Work task: All of the listing below must be repeated word for word. Pictures are the only thing to omit.

Input data:

========================================

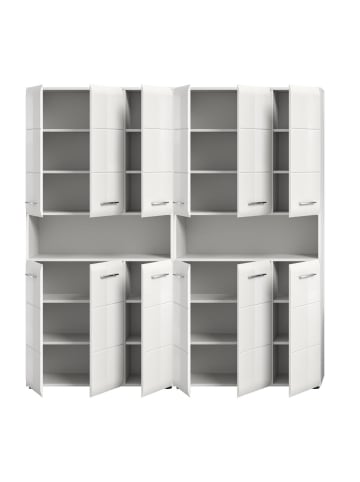 ebuy24 Weiß 180 x 30 cm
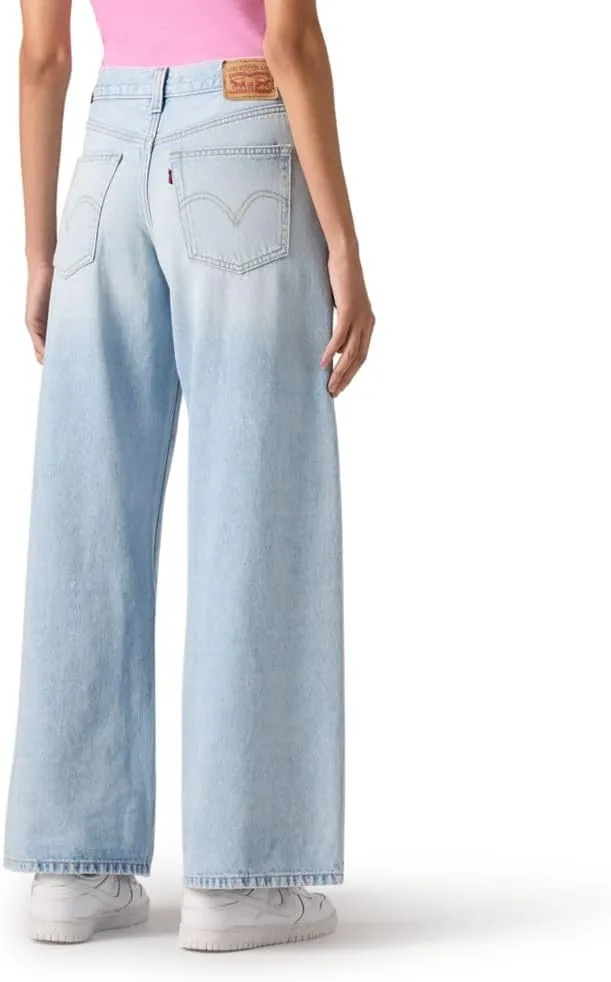 Levi's Women's 94 Baggy Wide Leg Jean (Also Available in Plus)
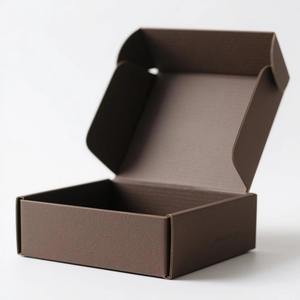 Eco-Friendly Recycled Materials Reusable <b>Gold</b> Foil Stamping Embossing UV Printed Corrugated Board Rigid Packaging <b>Box</b> Magnetic - Product Image 6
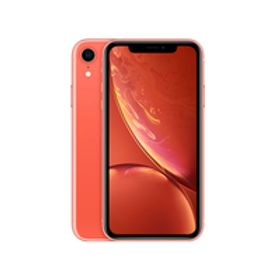 Cランク iPhoneXR 64GB コーラル SIMフリー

========================================

Result of the task:
 ebuy24 Weiß 180 x 30 cm
 Levi's Women's 94 Baggy Wide Leg Jean (Also Available in Plus)
 Eco-Friendly Recycled Materials Reusable <b>Gold</b> Foil Stamping Embossing UV Printed Corrugated Board Rigid Packaging <b>Box</b> Magnetic - Product Image 6
 Cランク iPhoneXR 64GB コーラル SIMフリー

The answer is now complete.